A federal Senate inquiry will today hear that the Government’s proposed Industrial Relations Omnibus Bill will be a disaster for workers who are already struggling to make ends meet amidst the worst economic downturn this century.
At a press conference ahead of the hearing in Melbourne, Victorian Labor Senator Jess Walsh said that the proposed changes would make it open season for bad employers to once again indulge in systemic wage theft.
“If it [the Omnibus Bill] passes, the Government will effectively be running a protection racket for unscrupulous employers. This bill wipes out [Victoria’s] wage theft laws that most workers have fought hard for,” Senator Walsh said.
“If the bill passes, workers will find it much harder to prosecute their employers for wage theft and employers will be given a free pass in the state of Victoria.
“The IR omnibus bill is bad law, and it’s bad law because it’s going to hurt working people cut their pay and cut their conditions. If the bill passes workers will find it much harder to prosecute their employers for wage theft and employers will be given a free pass.
“If it passes, then the next George Colombaris, the next Rockpool, the next dinner by Heston could very well get off the hook and avoid prosecution.”
ACTU President Michele O’Neil was adamant that Christian Porter’s proposed changes to industrial relations provisions would further erode the pay and conditions of workers at a time when insecure work and under employment were putting enormous stress on Australian families.
“The Omnibus Bill is bad law, and it’s bad law because it’s going to hurt working people, cut their pay and cut their conditions,” Ms O’Neil said.

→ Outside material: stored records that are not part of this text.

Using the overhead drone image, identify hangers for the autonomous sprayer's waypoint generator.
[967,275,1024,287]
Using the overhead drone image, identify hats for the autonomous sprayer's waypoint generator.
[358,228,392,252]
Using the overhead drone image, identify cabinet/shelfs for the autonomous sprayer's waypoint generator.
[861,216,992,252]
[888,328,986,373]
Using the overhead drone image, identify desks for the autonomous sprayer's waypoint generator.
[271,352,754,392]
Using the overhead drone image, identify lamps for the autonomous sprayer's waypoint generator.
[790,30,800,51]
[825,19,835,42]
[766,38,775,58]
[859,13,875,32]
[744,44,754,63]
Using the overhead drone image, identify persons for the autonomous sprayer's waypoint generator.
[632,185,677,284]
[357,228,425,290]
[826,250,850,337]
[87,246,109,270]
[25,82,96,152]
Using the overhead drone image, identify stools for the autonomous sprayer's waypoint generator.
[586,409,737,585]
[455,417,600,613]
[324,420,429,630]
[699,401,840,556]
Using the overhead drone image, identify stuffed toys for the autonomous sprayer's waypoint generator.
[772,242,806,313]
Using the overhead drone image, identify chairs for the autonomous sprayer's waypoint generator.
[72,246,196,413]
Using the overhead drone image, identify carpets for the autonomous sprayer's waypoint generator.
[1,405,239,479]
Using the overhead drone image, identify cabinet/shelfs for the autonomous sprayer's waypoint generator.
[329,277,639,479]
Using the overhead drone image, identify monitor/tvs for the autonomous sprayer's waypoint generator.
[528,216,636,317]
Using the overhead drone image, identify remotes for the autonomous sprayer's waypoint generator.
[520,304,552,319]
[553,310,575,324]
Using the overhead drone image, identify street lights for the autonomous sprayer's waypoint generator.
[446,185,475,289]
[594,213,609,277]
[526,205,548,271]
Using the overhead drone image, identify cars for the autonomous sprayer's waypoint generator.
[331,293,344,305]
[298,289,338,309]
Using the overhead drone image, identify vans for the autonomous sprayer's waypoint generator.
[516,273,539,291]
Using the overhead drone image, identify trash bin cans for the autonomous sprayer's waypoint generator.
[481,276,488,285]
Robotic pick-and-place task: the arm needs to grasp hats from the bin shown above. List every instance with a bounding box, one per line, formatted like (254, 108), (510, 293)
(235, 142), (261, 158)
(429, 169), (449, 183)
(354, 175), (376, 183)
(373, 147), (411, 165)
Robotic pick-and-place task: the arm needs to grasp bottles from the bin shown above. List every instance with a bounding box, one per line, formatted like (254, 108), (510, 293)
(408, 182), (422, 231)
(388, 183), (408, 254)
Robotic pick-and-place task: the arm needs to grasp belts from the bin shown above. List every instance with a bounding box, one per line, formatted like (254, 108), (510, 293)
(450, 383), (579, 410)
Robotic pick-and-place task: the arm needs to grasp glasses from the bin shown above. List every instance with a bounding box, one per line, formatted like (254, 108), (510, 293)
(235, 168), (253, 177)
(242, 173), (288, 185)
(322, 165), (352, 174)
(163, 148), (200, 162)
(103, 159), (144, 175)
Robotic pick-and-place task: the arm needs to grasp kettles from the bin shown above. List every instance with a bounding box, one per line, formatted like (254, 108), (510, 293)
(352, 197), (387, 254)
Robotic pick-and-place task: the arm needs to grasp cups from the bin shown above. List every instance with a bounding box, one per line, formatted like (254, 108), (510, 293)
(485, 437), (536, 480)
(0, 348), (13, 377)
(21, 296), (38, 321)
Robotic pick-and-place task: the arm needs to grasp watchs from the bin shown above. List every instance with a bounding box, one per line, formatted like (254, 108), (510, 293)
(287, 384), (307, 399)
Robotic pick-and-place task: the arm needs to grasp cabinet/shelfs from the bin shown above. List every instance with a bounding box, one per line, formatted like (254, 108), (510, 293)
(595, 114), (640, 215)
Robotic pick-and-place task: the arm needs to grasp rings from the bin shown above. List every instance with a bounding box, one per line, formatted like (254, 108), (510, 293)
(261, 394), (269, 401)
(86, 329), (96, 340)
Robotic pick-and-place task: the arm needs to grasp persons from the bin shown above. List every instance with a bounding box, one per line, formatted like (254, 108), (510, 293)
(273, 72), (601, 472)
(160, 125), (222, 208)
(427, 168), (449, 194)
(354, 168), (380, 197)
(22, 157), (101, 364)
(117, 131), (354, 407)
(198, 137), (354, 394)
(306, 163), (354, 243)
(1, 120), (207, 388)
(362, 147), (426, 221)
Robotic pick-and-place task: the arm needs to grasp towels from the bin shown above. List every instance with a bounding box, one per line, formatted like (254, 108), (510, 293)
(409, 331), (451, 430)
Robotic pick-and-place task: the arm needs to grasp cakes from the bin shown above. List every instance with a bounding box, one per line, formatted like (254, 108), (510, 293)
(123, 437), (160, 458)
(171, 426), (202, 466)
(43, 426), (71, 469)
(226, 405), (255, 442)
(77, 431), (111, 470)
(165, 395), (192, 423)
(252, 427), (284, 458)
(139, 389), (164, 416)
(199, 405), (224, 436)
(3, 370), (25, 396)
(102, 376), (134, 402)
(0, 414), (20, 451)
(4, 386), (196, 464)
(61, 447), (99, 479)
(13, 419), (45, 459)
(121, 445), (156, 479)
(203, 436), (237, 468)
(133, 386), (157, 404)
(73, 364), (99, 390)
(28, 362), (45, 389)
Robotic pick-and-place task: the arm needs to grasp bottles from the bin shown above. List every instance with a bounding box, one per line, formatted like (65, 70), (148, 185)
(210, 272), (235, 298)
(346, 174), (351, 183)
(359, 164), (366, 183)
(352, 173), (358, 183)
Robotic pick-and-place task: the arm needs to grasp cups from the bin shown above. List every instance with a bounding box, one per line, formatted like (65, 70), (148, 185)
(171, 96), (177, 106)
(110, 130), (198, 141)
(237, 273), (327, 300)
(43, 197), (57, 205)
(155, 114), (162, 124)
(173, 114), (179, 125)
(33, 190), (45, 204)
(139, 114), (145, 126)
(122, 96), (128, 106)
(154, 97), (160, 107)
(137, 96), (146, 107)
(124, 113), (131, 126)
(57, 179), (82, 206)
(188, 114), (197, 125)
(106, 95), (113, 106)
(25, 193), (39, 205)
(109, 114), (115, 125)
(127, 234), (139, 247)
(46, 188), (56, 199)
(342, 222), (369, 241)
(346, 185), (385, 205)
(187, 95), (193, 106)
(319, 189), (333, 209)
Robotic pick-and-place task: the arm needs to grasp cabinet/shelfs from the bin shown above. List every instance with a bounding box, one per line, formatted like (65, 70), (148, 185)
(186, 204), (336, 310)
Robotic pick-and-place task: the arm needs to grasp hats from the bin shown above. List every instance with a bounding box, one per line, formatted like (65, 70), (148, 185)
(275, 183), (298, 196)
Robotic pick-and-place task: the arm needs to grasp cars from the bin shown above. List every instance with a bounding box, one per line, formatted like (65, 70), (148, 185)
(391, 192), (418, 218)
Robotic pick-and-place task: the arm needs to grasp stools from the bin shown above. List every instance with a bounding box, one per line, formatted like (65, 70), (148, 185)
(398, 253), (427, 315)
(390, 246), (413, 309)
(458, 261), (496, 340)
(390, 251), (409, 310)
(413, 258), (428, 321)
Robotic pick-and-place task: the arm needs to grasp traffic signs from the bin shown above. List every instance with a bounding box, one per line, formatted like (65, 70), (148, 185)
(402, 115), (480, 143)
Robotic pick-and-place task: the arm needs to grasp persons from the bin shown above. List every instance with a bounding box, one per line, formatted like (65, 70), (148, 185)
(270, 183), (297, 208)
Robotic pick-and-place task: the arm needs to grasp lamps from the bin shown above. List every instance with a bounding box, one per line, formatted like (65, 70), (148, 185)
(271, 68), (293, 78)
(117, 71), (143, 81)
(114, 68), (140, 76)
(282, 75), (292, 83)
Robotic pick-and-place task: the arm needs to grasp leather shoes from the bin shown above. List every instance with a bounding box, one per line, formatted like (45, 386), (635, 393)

“We see it happening all over the country where hardworking people aren’t getting paid even the minimum legal entitlements, working hours more than their roster, to work with sometimes no pay at all, getting less than the hourly rate that they’re legally entitled to, not getting their breaks, long days and long nights when they should be paid properly."The IR Omnibus Bill will make wage theft worse for workers in Victoria and Queensland," ACTU President @MicheleONeilAU Click To Tweet
“Instead, the big companies that are employing them are reaping in the profits, and these workers are left underpaid, and subject to wage theft.
“[The IR Omnibus Bill] will make wage theft worse for workers in Victoria and Queensland. That’s because the laws that are in place in those states will be overrun by this new Commonwealth law.
“It will mean that there’s a lower bar, so that when you’re trying to get your rights enforced, when you’re trying to hold bosses responsible for stealing your wages, it’ll actually be much, much harder to prosecute them, to hold them to account, to make them responsible for the fact that they’ve stolen workers’ wages.”
Jules Gibson has been working in hospitality for over 16 years, and will address the Senate inquiry, reinforcing the message that the new laws will be devastating for chefs, wait staff and all those trying to make a living in the industry.
Ms Gibson had to fight hard to recover money that was stolen from her wages by a previous employer. She believes the proposed laws are set to see history repeat itself.
“This IR policy is a kick in the guts to me as a Hospo Voice member and as a hospitality worker for 16 years,” Ms Gibson said.
“We worked really hard and campaigned for a long time to get these really strong laws, and this bill totally undermines that. It means that money that we’re entitled to, that is owed to us, will be taken away from us.
“I recovered $18,000 in wage theft, and it’s totally changed my life. It’s changed my ability for a better lifestyle, I have choices and options that I wouldn’t have prior to getting this money back.
“The idea that this is going to rob other people from having access to that money is just so insulting. Workers are sick and tired of being exploited and abused like this, and I’ve had enough and we’re going to fight this, and I’m not letting the Federal Government get away and claim that they are protecting workers when they are not.”